"Nous n'avons numérisé qu'une petite partie de l'iceberg et nous
n'aurons probablement jamais fini", explique Beth Dulabahn, une des
responsables de cette initiative à la Bibliothèque du Congrès. Quelque 11 millions de documents ont
été numérisés mais cela représente à peine 10% des 134 millions de
livres et documents emmagasinés sur les 853 km d'étagères de
l'immense bibliothèque, créée en 1815.
Droit d'auteur problématique
Pour contourner l'épineuse question des droits d'auteur, la
Bibliothèque a d'abord choisi de ne numériser que les documents
tombés dans le domaine public, souvent publiés avant 1923. Et pour
toucher sur le net un plus large public que les chercheurs, elle a
surtout sélectionné "des objets uniques", des photos, des
manuscrits fameux, des cartes.
Ces collections sont présentées sous différentes vitrines, comme
l'"American Memory" --des dossiers sur l'histoire américaine-- et
le "Global Gateway", où des bibliothèques étrangères, comme la
Bibliothèque nationale de France, sont mises à contribution.
Deux millions de pages lues par jour
Alors que la Bibliothèque du Congrès reçoit près de deux
millions de visiteurs par an dans sa salle de lecture, autant de
pages sont consultées sur son site en un jour. "Donner un accès par
internet est vraiment démocratique. C'est comme une libération qui
fait réagir les utilisateurs avec beaucoup plus d'engagement",
souligne Jeremy Adamson, qui dirige notamment le département
images.
Il raconte par exemple recevoir des emails en retour, corrigeant
les légendes de certaines photographies historiques, comme
récemment le nom de villages russes immortalisés avant la
Révolution de 1917, qui selon des internautes auraient été mal
identifiés.

Données extraites:
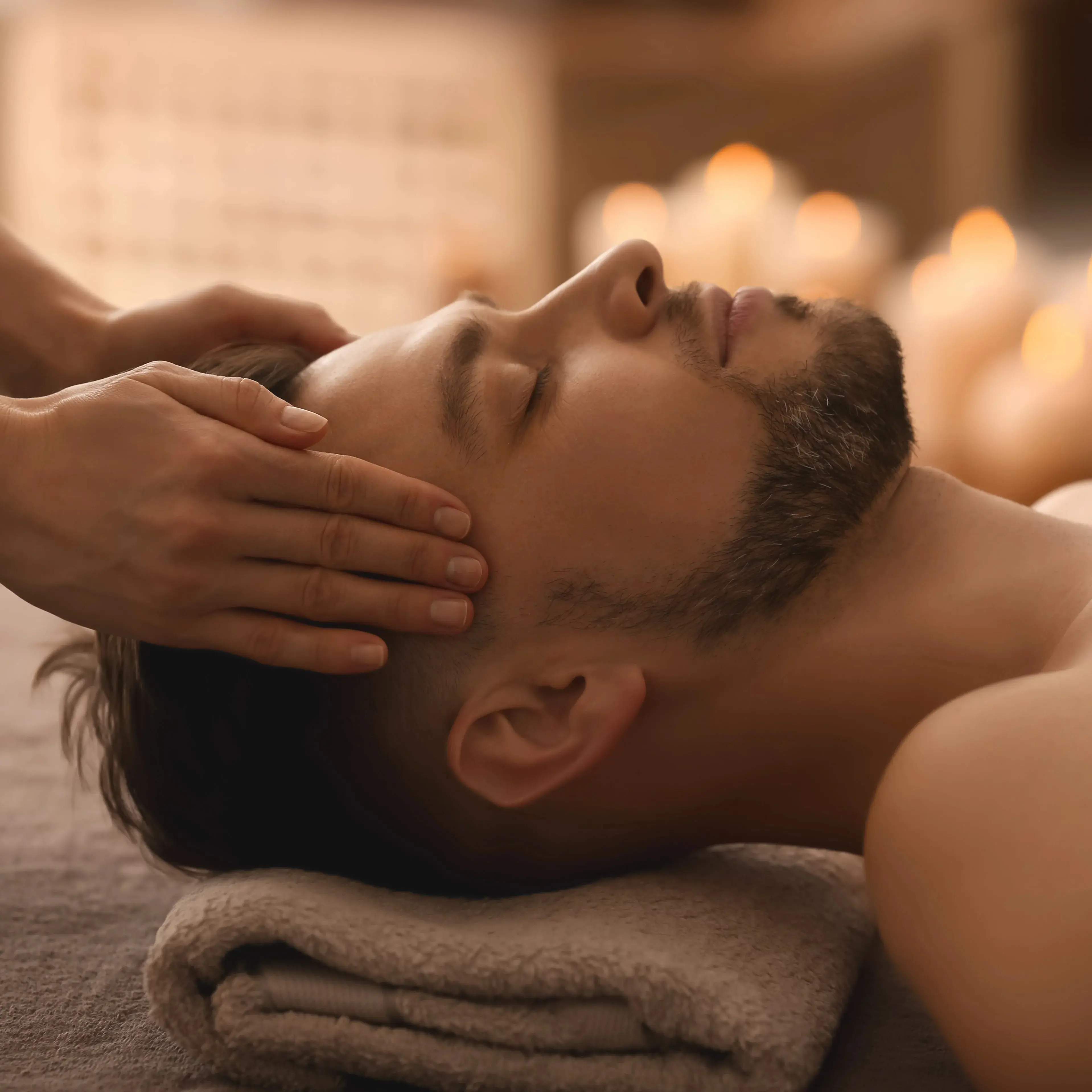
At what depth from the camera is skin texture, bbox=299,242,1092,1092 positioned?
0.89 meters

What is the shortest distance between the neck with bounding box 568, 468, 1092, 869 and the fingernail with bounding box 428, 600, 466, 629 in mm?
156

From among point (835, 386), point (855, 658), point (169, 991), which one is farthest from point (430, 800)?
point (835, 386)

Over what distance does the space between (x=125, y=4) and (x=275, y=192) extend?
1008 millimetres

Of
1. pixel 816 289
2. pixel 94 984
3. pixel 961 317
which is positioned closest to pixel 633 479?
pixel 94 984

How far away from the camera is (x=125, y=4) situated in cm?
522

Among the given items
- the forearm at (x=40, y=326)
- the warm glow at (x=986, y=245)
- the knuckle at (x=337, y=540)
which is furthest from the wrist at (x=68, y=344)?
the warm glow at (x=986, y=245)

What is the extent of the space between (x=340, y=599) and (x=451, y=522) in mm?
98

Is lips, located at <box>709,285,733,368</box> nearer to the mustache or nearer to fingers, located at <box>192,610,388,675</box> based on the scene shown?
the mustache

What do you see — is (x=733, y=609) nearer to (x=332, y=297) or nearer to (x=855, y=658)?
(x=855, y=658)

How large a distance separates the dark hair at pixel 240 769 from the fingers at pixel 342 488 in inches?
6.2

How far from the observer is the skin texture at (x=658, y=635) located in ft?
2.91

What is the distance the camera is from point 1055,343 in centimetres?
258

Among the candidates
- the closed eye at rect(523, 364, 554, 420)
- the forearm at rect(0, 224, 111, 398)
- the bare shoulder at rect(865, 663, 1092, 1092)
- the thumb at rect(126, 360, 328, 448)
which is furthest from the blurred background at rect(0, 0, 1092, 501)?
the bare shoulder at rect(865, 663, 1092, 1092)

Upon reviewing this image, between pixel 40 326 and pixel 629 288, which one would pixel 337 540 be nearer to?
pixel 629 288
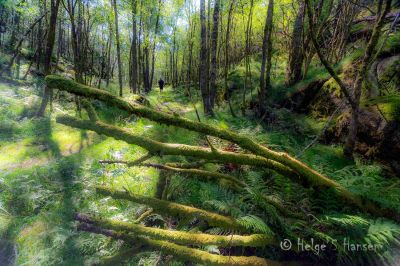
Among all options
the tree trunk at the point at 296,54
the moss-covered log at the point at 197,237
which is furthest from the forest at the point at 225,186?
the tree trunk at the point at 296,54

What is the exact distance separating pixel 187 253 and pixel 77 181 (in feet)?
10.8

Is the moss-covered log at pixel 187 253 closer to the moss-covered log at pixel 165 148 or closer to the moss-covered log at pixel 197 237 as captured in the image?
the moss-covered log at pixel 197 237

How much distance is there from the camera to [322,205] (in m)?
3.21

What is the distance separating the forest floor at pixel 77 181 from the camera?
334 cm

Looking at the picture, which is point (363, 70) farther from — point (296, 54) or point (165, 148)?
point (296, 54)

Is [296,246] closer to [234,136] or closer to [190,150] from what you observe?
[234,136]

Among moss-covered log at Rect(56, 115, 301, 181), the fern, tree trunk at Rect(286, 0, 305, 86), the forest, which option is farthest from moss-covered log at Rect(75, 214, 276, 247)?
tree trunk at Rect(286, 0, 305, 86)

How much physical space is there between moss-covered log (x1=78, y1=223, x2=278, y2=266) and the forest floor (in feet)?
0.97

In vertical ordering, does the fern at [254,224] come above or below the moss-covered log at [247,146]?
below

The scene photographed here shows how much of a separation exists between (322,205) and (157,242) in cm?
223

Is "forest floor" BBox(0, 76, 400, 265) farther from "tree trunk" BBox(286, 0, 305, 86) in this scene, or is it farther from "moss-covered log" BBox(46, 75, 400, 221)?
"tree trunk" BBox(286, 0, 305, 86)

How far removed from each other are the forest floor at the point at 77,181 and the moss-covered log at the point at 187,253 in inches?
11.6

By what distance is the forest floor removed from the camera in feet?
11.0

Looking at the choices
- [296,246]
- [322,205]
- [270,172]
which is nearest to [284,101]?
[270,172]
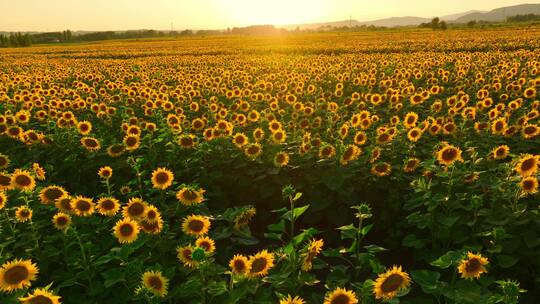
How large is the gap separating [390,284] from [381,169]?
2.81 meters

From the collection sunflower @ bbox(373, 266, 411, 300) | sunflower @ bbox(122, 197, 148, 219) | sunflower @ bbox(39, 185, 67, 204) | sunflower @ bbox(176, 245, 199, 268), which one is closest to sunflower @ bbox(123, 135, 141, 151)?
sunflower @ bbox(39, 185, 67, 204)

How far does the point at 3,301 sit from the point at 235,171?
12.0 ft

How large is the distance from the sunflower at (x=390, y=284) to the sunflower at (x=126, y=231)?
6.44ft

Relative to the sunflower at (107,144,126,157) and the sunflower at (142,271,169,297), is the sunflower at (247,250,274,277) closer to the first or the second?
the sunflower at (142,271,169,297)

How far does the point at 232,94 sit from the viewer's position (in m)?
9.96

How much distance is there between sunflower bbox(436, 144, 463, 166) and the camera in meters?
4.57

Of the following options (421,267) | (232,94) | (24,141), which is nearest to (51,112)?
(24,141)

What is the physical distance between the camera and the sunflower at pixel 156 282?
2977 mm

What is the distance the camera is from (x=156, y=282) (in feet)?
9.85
==
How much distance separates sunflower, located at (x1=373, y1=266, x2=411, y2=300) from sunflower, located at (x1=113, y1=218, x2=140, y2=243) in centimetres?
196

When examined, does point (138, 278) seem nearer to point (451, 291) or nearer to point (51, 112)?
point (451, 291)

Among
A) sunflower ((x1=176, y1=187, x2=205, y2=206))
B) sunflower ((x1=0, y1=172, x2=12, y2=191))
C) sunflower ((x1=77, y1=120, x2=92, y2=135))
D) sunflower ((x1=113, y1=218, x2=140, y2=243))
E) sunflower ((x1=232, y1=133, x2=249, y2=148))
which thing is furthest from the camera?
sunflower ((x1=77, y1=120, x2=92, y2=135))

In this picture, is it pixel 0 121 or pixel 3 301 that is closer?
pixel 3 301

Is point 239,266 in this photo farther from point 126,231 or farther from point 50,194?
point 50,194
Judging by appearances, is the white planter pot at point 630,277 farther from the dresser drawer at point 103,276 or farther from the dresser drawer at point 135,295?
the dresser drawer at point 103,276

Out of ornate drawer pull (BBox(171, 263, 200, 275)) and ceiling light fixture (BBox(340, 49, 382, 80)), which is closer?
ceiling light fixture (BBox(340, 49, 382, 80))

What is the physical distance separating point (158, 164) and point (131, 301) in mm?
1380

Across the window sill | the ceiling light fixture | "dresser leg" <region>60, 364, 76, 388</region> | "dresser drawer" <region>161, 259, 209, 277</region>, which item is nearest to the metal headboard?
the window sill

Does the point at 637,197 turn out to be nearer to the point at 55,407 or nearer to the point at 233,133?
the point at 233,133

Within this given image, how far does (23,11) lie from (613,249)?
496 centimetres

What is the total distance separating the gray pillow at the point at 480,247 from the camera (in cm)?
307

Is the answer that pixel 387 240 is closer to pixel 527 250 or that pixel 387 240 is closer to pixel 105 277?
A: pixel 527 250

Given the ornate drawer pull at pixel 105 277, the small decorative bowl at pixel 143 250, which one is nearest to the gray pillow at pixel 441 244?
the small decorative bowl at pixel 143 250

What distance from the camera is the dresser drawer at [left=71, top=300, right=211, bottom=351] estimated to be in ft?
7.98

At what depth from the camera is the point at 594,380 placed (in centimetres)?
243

Objectifs:
A) Relève toutes les années citées dans le texte sur la Bibliothèque du Congrès, dans leur ordre d'apparition.
B) Reprends mot pour mot le passage du texte sur la Bibliothèque du Congrès qui s'ouvre sur « Il raconte par » et s'achève sur « identifiés. ».

Réponses aux consignes:
A) 1815, 1923, 1917

B)
Il raconte par exemple recevoir des emails en retour, corrigeant
les légendes de certaines photographies historiques, comme
récemment le nom de villages russes immortalisés avant la
Révolution de 1917, qui selon des internautes auraient été mal
identifiés.